L’effetto bunker sta per finire fra i consumatori americani. E gli analisti di Wall Street già studiano quali titoli spingere, in vista del recupero che si verificherà in Borsa quando verrà dichiarato che la guerra con l’Iraq è vinta: un concetto convenzionale, dotato di enorme significato economico. Già il comportamento del Dow Jones nell’ultima settimana dimostra che ci sono novità: la Borsa ha registrato un aumento dell’1,6 per cento, nonostante le notizie negative di marzo su occupazione e produzione negli Stati Uniti.
La ripresa dipende però dal fatto che una parte degli operatori sta selettivamente puntando su rialzi futuri di titoli che al momento non hanno nulla di esaltante. Anzi, sono fra gli ultimi della classe e per questo si pensa che sono destinati a primeggiare. La dissoluzione dell’effetto bunker porta in prima linea i titoli del tempo libero: compagnie turistiche, alberghi, trasporti aerei, società di navigazione, luoghi e servizi di divertimento, ai quali il consumatore americano dovrebbe rivolgersi, con una espansione paragonabile a quella di una molla che, artificiosamente compressa, quando è finalmente lasciata libera, si dilata.
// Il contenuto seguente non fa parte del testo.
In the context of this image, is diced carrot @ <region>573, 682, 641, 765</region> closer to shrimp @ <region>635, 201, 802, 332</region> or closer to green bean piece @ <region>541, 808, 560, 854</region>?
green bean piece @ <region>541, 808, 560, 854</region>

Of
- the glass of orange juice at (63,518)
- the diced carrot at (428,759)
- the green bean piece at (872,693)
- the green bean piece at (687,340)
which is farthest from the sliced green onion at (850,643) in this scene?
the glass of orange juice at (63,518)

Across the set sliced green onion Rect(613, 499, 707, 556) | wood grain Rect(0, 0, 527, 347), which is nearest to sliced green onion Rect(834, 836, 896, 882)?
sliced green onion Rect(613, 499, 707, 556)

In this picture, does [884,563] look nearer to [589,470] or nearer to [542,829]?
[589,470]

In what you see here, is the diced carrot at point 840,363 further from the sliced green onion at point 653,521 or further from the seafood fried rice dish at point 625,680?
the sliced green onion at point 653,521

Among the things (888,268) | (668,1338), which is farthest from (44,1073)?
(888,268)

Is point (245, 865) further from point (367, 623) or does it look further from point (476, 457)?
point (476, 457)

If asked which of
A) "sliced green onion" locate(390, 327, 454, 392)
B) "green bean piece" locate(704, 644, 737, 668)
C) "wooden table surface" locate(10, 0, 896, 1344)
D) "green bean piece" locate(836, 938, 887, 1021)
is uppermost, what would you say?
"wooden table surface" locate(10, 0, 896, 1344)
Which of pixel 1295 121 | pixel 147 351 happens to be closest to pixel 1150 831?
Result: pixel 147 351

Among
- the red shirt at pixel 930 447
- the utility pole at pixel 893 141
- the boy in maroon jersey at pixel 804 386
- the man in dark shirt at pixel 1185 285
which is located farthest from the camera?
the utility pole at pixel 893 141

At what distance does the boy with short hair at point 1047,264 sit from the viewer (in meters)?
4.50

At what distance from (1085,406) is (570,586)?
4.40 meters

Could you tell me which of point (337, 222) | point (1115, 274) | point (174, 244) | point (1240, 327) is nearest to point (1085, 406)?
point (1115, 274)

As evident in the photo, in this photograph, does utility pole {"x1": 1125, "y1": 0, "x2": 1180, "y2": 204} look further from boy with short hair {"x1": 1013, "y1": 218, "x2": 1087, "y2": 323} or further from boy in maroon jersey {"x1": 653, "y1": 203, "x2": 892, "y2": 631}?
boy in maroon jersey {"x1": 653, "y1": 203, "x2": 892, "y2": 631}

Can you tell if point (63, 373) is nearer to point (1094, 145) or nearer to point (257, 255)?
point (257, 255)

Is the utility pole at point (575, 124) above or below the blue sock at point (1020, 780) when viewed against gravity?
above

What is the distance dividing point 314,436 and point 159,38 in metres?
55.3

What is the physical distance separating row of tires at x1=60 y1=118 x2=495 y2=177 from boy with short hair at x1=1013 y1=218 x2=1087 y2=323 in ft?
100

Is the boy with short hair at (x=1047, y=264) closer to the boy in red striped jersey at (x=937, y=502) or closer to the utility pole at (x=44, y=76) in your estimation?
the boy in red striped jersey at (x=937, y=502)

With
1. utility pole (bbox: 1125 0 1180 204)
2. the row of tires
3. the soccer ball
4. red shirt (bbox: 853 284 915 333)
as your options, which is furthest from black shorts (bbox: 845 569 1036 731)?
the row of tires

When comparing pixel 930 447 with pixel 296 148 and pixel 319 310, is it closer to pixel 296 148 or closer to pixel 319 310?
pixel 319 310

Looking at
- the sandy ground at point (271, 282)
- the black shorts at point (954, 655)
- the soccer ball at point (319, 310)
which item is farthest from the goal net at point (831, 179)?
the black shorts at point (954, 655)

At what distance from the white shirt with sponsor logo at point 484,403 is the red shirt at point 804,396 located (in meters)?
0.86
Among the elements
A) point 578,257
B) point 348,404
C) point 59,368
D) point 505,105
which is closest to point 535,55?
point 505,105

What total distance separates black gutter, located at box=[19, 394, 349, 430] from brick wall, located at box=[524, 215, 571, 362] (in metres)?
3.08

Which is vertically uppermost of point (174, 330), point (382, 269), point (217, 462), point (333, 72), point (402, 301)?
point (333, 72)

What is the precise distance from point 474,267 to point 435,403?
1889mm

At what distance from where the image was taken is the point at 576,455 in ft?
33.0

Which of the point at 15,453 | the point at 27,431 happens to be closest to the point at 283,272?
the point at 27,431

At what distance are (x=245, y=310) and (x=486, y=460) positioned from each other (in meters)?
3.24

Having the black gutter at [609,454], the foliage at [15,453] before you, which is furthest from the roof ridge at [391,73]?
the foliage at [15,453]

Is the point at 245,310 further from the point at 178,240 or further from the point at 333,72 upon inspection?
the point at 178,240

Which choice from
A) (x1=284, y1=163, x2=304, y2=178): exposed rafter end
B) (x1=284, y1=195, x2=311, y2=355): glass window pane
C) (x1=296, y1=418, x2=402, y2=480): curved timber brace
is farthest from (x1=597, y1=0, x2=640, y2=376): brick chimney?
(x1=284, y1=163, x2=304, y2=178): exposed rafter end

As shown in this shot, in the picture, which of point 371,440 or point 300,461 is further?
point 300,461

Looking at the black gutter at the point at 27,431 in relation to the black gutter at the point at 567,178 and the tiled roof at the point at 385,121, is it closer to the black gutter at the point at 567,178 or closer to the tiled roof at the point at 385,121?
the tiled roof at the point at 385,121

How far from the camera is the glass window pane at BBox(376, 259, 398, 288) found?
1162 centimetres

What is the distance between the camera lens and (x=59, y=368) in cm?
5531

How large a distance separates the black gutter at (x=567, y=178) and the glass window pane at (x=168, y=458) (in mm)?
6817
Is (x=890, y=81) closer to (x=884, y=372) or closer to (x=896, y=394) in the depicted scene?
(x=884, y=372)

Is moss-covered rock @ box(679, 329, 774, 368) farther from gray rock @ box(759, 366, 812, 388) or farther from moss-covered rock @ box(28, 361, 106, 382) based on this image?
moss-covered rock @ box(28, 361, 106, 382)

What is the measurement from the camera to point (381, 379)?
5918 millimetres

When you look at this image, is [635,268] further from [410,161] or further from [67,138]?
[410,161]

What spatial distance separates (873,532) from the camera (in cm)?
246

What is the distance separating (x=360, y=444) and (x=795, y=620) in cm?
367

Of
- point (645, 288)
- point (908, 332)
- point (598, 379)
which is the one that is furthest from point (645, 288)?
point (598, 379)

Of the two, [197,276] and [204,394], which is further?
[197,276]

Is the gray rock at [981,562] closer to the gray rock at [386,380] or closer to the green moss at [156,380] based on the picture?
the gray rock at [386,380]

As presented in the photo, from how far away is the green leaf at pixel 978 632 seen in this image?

Ma gli analisti vanno anche oltre. Nei mesi dell’incertezza e della paura, nei mesi del bunker appunto, molte persone sono rimaste asserragliate in casa, anche nei fine settimana, per seguire davanti al televisore gli sviluppi dei combattimenti in Iraq. E si sono magari resi conto, scrive il Wall Street Journal, che la loro abitazione ha bisogno di qualcosa: così si pensa che le spese per la casa aumenteranno e che i connessi titoli ne guadagneranno. Anche le concessionarie di pubblicità dovrebbero migliorare, spinte dai consumi. I notiziari sulla guerra, si sa, attraggono un pubblico enorme, ma i benefici pubblicitari sono molto inferiori ai costi: la gente, colpita dalle immagini belliche, ha scarsa percezione degli spot. Il quadro cambia quando si passa a un’atmosfera più serena. Più incerto è il ciclo dei titoli tecnologici, che di sicuro guadagneranno nel medio termine. Ma nell’immediato anche il computer più aggiornato deve competere con quel “consumo da dopo stress” che reclama la priorità.